Featured on this episode:

  • Access the full video interview with Elana Steele of Steele Appliance here

What you will learn in this episode:

  • What makes a website go from “pretty” to profitable
  • How SEO actually works — especially for local designers
  • What you can ignore (yes, ignore!) if you’re not ready for the full overhaul
  • Website mistakes even seasoned designers are making
  • Why branding isn’t a logo — and why logos are basically the shoes, not the house

Why This Isn’t Just Another “Make Your Website Pretty” Conversation

If you’re like most designers I know, you’ve put in the hard work (the all-nighters tweaking layouts, the Pinterest boards, the fonts, the portfolio uploads that took two double espressos and a prayer)… but after initial launch?

Crickets 🦗. Maybe a slow trickle of inquiries.
But nothing game-changing.

And it’s frustrating, because you know your work is good. Your clients love you. You get referrals. So why isn’t your site bringing in more leads?

Friend — a beautiful website isn’t the finish line.
It’s the starting point.

And Robyn? She gets this. She’s built (and rebuilt) websites for designers who had all the visuals dialed in — but no strategic path from “curious visitor” to “soulmate client.”

Her take?

“Your site isn’t there to just look beautiful. It’s there to convert. The photos matter, but so does the messaging, the journey, the tiny copy that makes someone go ‘ooh wait — she actually gets me.’ That’s what sets apart the designers who just exist online from the ones who are building a real pipeline.” -Robyn White

Robyn White brings a rare fusion of strategy and aesthetics to interior design websites. A website designer who didn’t follow the traditional path, she began her career working at one of the most prestigious art galleries in the world. She learned how the affluent think, what they value, and how they choose who to work with. In 2019 she founded RDW Design Studio where she combines that luxury market expertise with digital strategy to help elevate interior designers into the high-end market via an online presence that aligns with the clients, projects and opportunities they deserve so they can step into their next level of success. Robyn has been featured by a range of design industry resources from Business of Home to High Point Market.

**Raw data:**
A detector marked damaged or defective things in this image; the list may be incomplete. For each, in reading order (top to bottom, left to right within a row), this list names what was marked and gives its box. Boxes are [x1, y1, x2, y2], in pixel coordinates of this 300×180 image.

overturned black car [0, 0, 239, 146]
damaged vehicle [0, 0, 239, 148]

**Problems to solve:**
#1 In the podcast notes on interior design websites, what points does the episode promise to teach? List them all.
#2 Write the next part of the podcast notes on interior design websites, beginning right after the sentence about where Robyn White has been featured.

**Answers to the exercises:**
#1
- What makes a website go from "pretty" to profitable
- How SEO actually works, especially for local designers
- What you can ignore if you're not ready for the full overhaul
- Website mistakes even seasoned designers are making
- Why branding isn't a logo, and why logos are basically the shoes, not the house

#2
The Real Journey: From Portfolio Browsing to “Let’s Book a Discovery Call”

Here’s a spicy truth most designers don’t want to admit:
People aren’t just hiring your taste. They’re hiring your process. Your clarity. Your energy. The way you make their chaos feel calm.

But your website? That’s the audition.
And if all it does is show rooms… without showing how you work, who you are, or what kind of experience they’ll get from working with you? It’s not doing the job.

What does a strategic website do?
It takes a visitor on a journey from curiosity → like → trust → action.
Robyn calls this the “know-like-trust-convert” loop.

Here’s what that might look like:

  • Homepage: Shows you’re legit. Feels tailored to your audience (not just a flex for peers or past clients).
  • About Page: Brings the human in. Talks less about you, more about who you’re for and what you believe in.
  • Portfolio: Gorgeous, yes — but curated. Tells a story.
  • Services page: Walks someone through exactly what they’d get if they reached out (clarity = comfort).
  • Contact Page: Calls to action aren’t buried. You make booking or contacting you easy (more on this in a minute).

But we’re not stopping there. Because strategy 💍 aesthetics. They need each other.


“Okay but explain SEO like I’m five (with a design degree).”

Here’s my favorite way Robyn broke down SEO (I’ll paraphrase because she actually made this fun):

SEO is like sending Google a friendly invitation to coffee, saying:
“Hey, if someone’s Googling ‘Boston interior designer’? …can you introduce us? Here’s my card.”

It’s not just about “keywords” or cramming weird phrases on your homepage. It’s about showing up where you want to work — and making it crystal clear what you do, where you do it, and who you do it for.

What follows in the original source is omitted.